* [RECORD EXCERPTS]
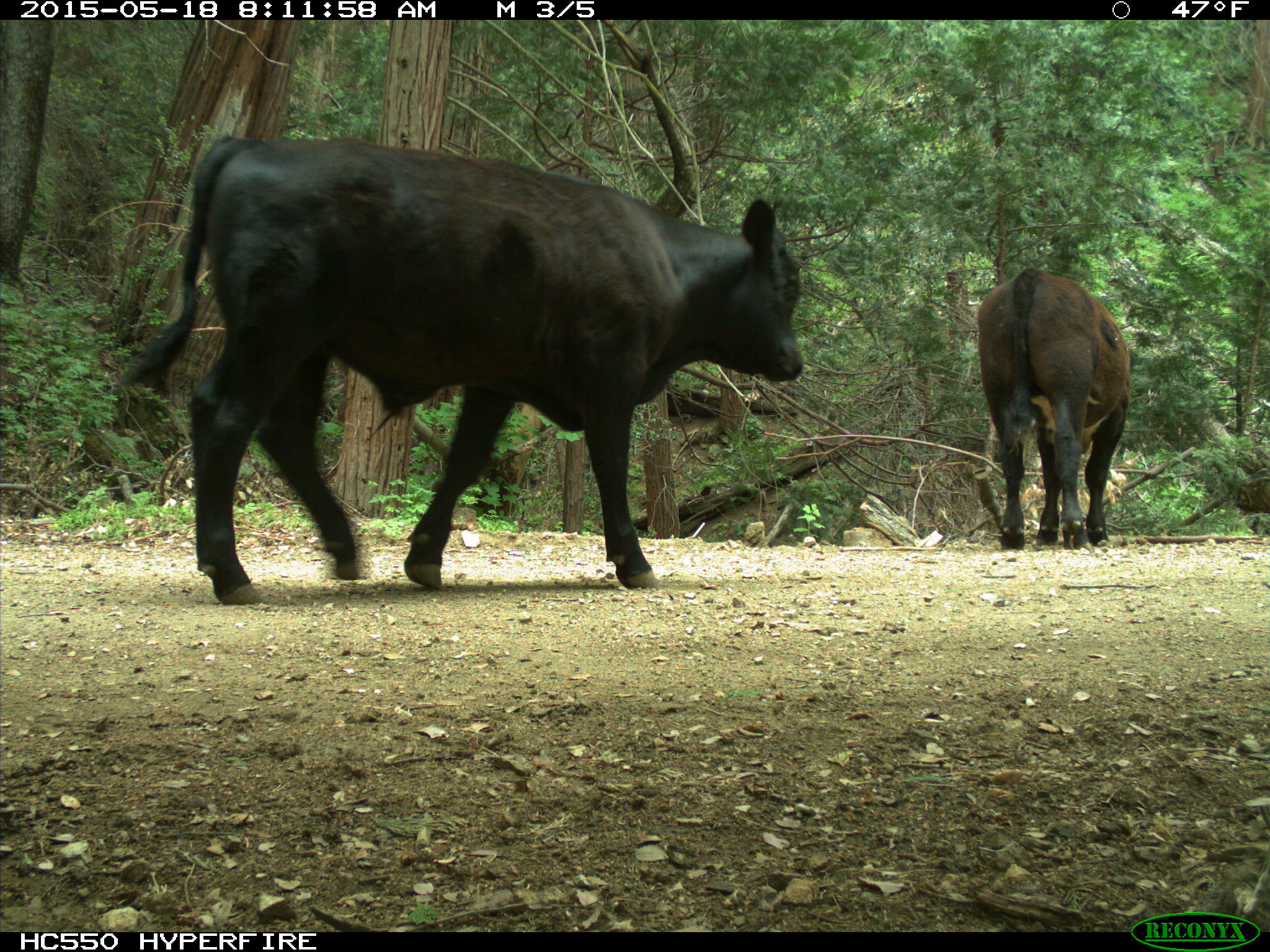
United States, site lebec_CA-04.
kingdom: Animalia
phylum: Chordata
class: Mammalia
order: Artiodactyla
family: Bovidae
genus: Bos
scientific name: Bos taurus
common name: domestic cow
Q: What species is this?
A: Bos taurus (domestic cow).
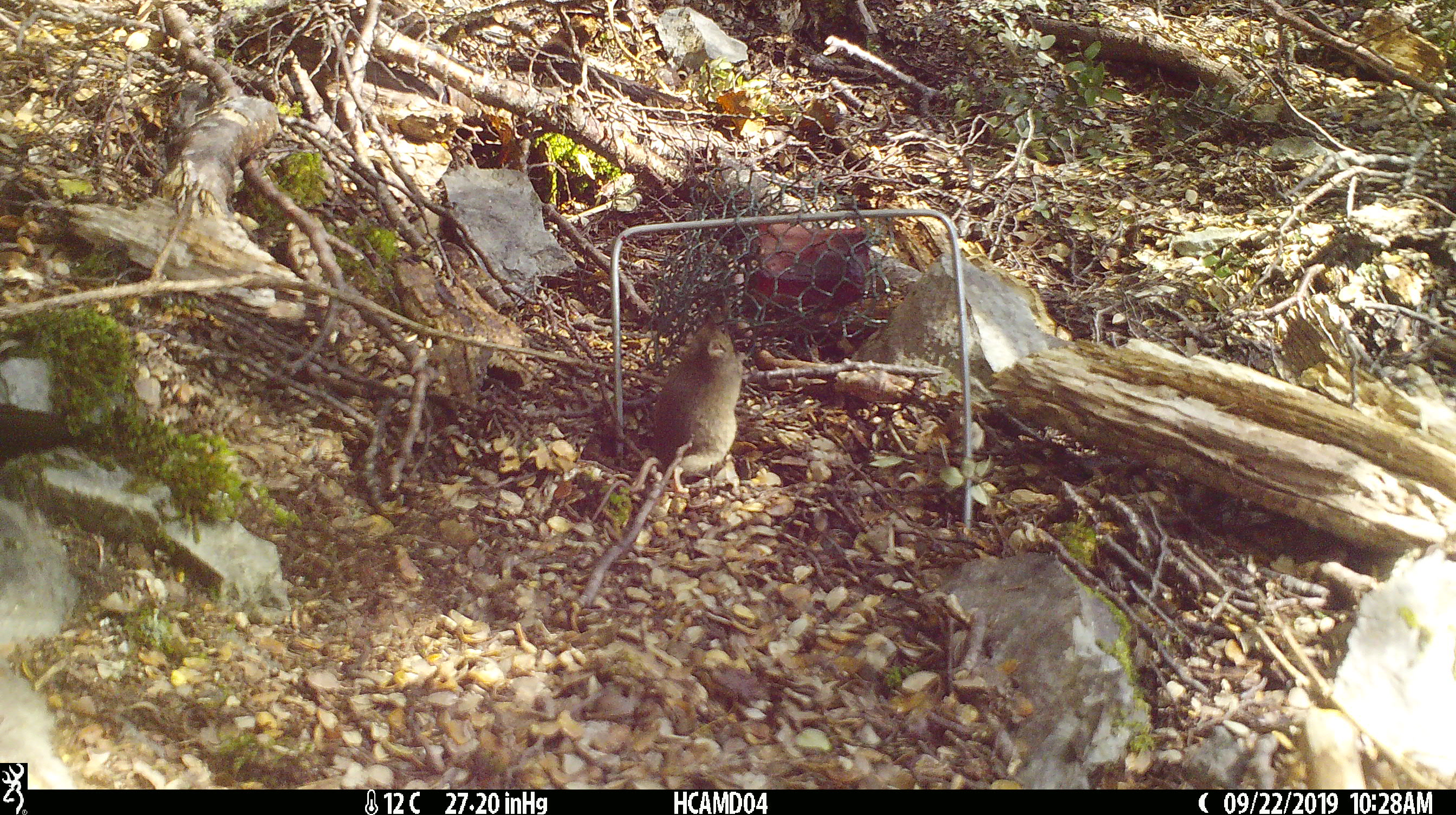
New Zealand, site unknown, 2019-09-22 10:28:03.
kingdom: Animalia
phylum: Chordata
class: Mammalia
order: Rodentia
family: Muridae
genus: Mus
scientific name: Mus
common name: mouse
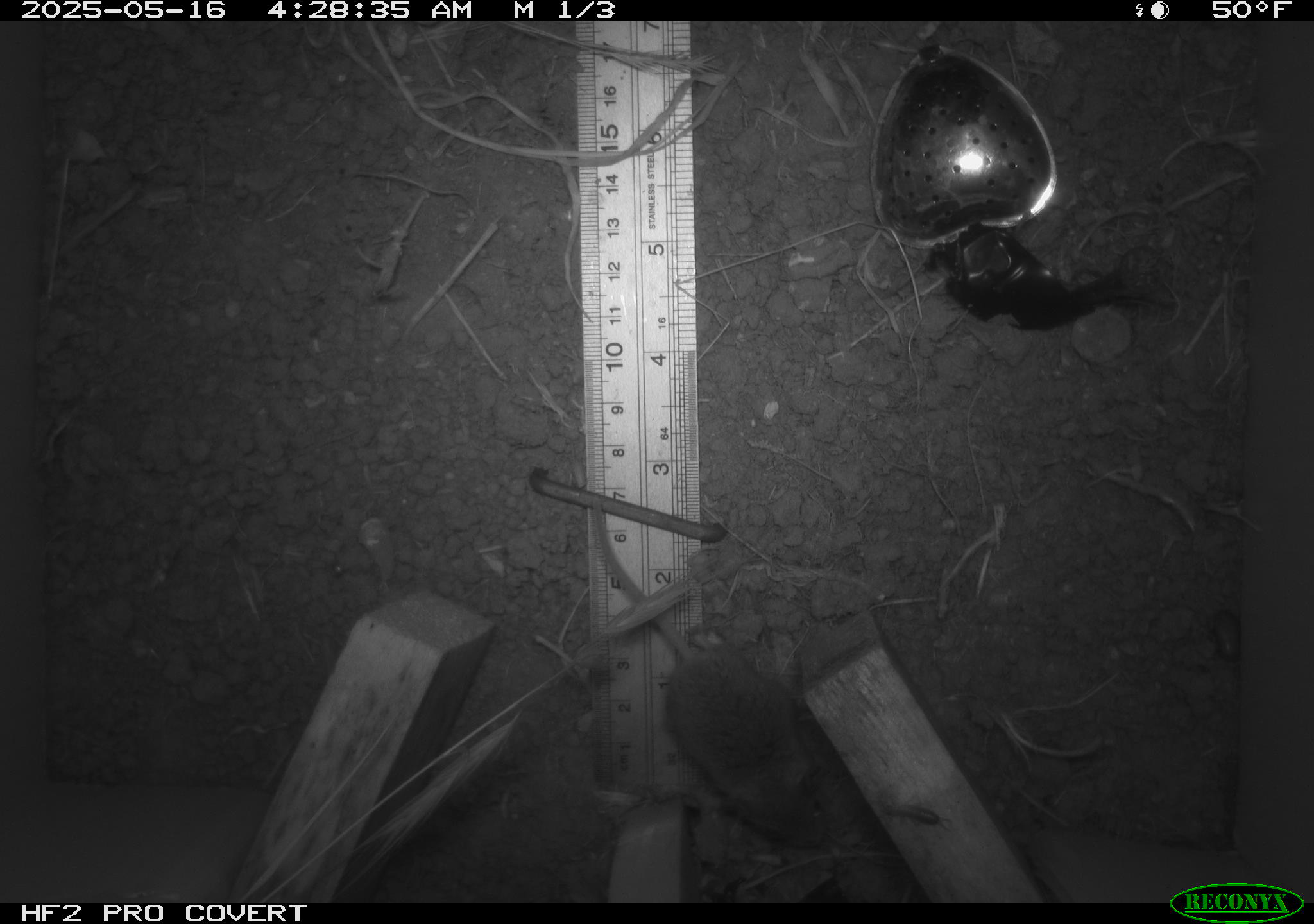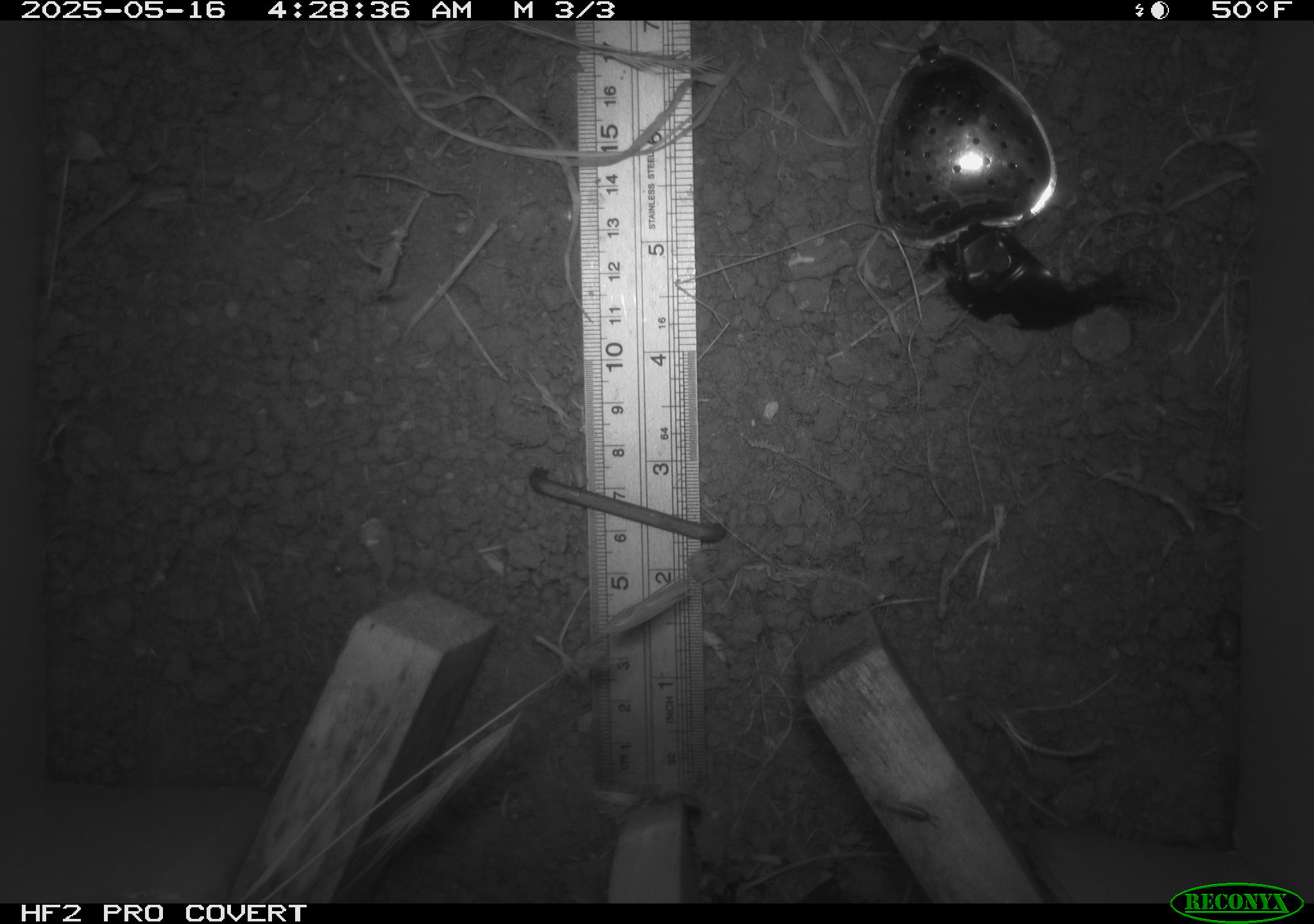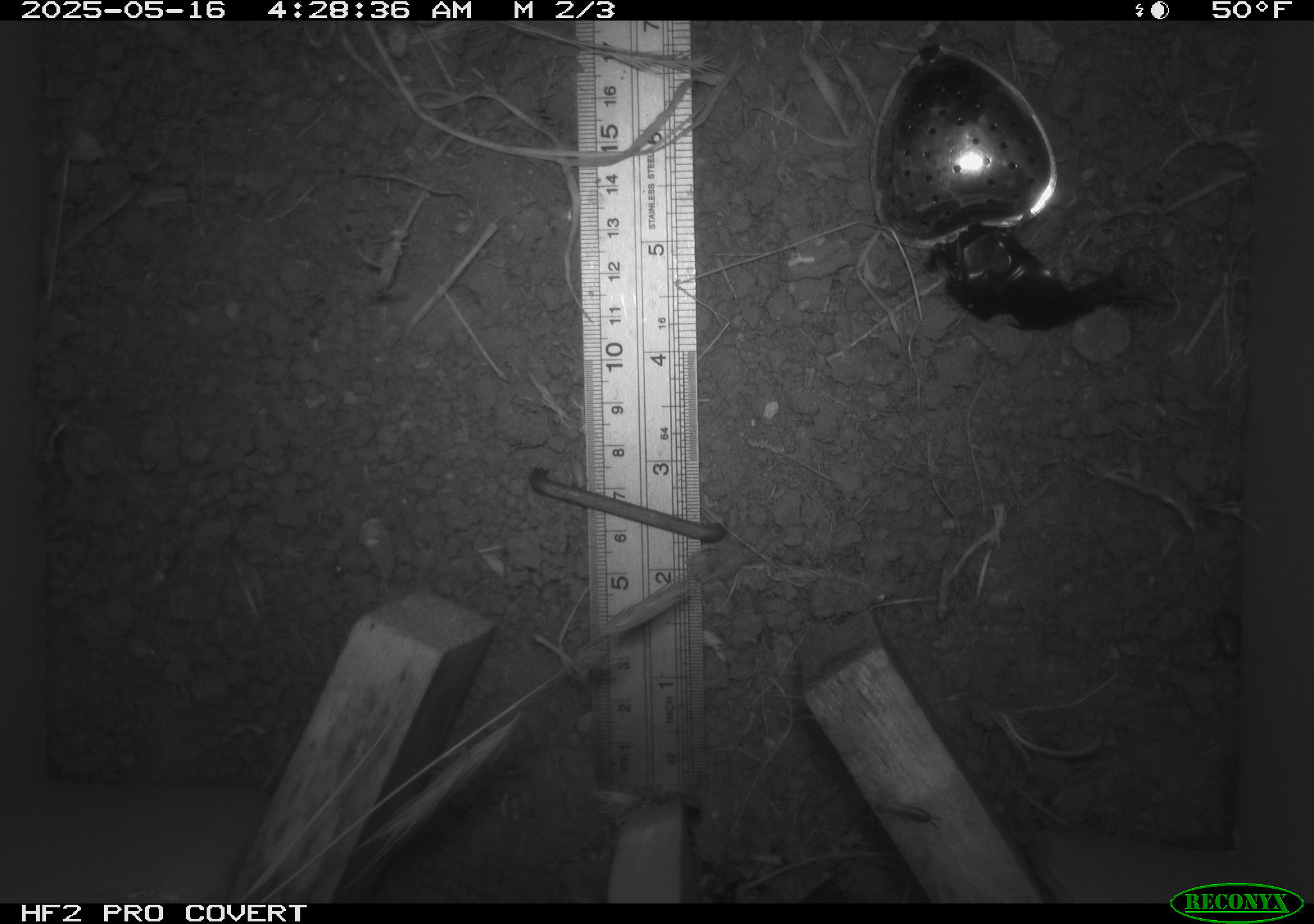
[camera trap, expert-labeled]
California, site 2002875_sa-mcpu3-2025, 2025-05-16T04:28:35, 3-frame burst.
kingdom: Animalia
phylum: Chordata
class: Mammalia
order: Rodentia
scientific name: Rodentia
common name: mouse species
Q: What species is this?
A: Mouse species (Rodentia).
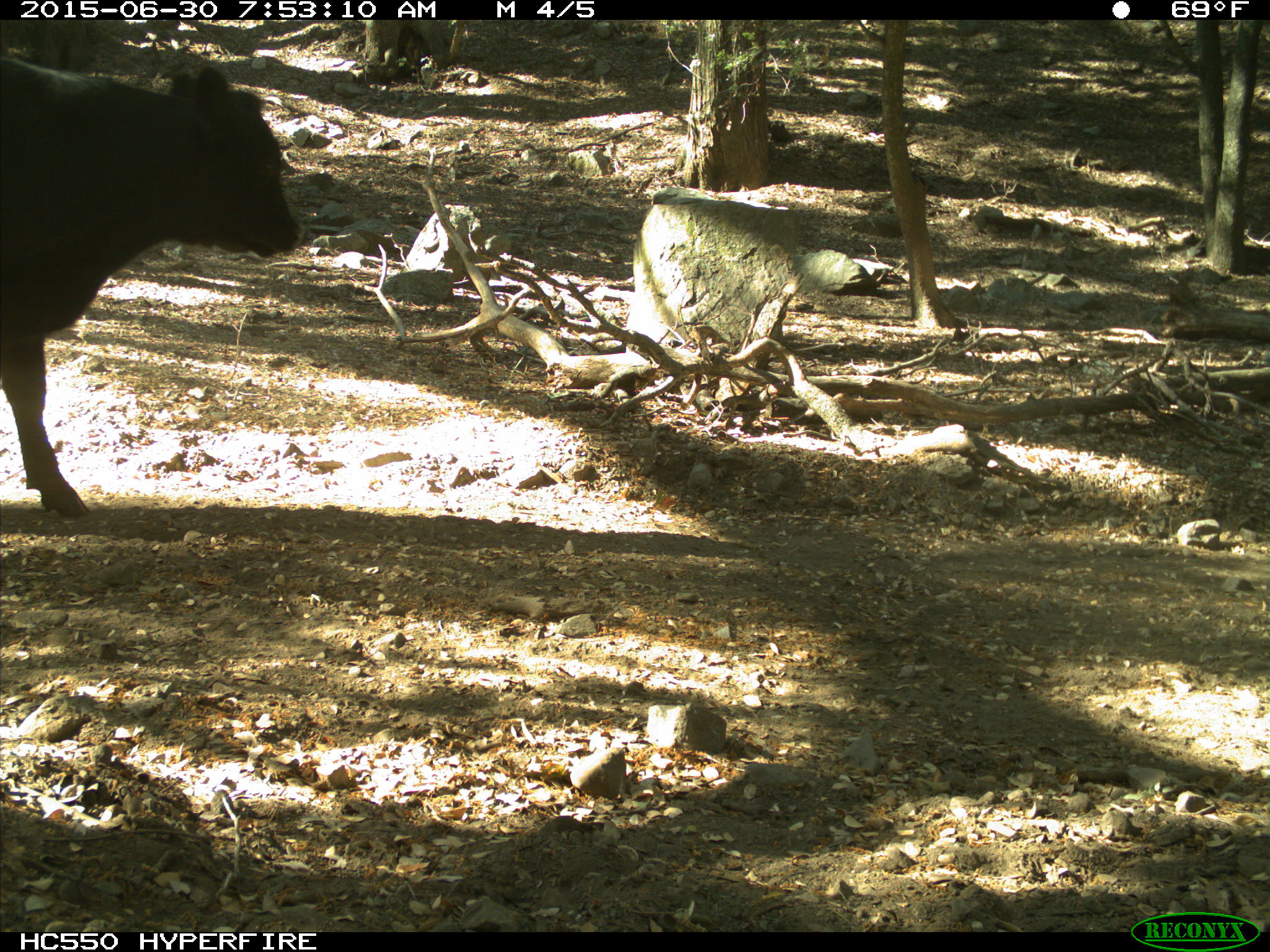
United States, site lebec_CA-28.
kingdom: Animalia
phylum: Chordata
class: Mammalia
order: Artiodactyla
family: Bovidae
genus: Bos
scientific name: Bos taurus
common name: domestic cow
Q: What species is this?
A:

* [ACTION ITEM] If a line contains the word "common", it counts; say how many such lines the records hold, and give only that number.

* [ANSWER SPACE] 4